Dématérialisation fiscale : un bond numérique pour les entreprises

Dématérialisation fiscale : un bond numérique pour les entreprises
Le spécialiste des voyages d'affaires Carlson Wagonlit Travel France a récemment annoncé la dématérialisation progressive de ses factures clients. De même que la RATP, qui traite environ 250 000 factures fournisseurs par an. La dématérialisation fiscale apparaît aujourd'hui comme un première étape vers l'adoption de procédés Green IT plus ambitieux. Depuis deux ans, ce marché connaît un véritable essor : les prestataires sont de plus en plus nombreux.

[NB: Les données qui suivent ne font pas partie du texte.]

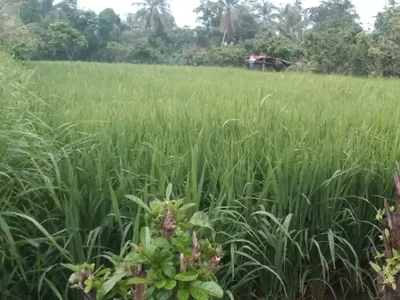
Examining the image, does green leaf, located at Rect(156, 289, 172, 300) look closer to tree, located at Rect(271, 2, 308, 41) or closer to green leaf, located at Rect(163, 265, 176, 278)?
green leaf, located at Rect(163, 265, 176, 278)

Selon les prévisions du cabinet Markess International, cette tendance est durable: avec une croissance annuelle estimée à 29% jusqu'à 2011. Apanage des grands comptes, la dématérialisation fiscale s'ouvre aujourd'hui aux PME.

Pour les grosses et petites entreprises, la dématérialisation fiscale des factures est avant tout un enjeu économique : réduction des coûts de traitement bien sûr, gain de productivité par l'automatisation des procédures... La finalité est la même : supprimer les conséquences des litiges qui ont pour origine un erreur humaine lors du traitement « manuel » des documents papiers.

Dans tous les cas, le processus entre dans un cadre juridique précis. C'est l'article 289 du code des impôts qui régit les conditions de dématérialisation des factures. Et la mise en conformité des prestataires de solutions avec ce cadre est plus qu'un critère de choix, c'est une obligation légale.

Le choix des grands comptes
Carlson Wagon Lit Travel France et la RATP ont récemment adopté une solution de dématérialisation fiscale pour leurs factures clients et/ou fournisseurs : le choix du voyagiste s'est porté sur Accelya, un prestataire qui offre deux solutions : l'une s'articulant autour d'une plateforme de dématérialisation déjà en place, l'autre sous forme de « package » complet permettant la mise en oeuvre du procédé ex nihilo. La RATP a quant à elle misé sur DESCOM, une solution qui a l'avantage de s'intégrer aux progiciels de gestion intégré comme SAP. Deux prestataires dont les solutions supportent de gros volumes de factures (3 millions dans le cas de Carlson Wagon Lit) notamment grâce à leur force de déploiement.

Mais une caractéristique les rapprochent des prestataires plutôt orientés vers les PME : la souplesse d'intégration.

Des offres économiques pour les PME
Plusieurs dizaines de prestataires dans le champ de la dématérialisation des factures ont émergé récemment. La plupart offre des solutions « ad hoc » et une tarification préférentielle pour séduire les TPE/PME au budget limité. C'est le cas de la solution de dématérialisation « eFlow » de la société Inge-com qui s'interface avec les applications existantes pour permettre aux entreprises de rentabiliser plus vite leur investissement. Une caractéristique partagée par de très nombreux d'éditeurs aujourd'hui.

Dématérialisation mixte : version logicielle et hébergée
Toujours dans une logique de réduction des coûts de fonctionnement, certains éditeurs proposent une version hébergée de leurs solutions : c'est le cas d'Invoice Manager de Generix Group disponible en version logicielle et mode SaaS. D'autres misent sur une solution entièrement SaaS comme l'éditeur Esker qui, avec son offre « Esker on Demand », cible les PME qui souhaitent mieux maîtriser leurs coûts en s'affranchissant des contraintes techniques.

La dématérialisation au-delà des frontières
Un des grands obstacles à la dématérialisation fiscale des factures est le manque d'harmonisation des pratiques de dématérialisation, notamment au niveau européen. Le géant B-process a ainsi développé une plate-forme, « BillManager » certifiée dans 18 pays et qui mise sur l'interopérabilité avec les plate-formes de certains éditeurs internationaux. Une solution qui s'adresse bien sûr aux plus grands groupes.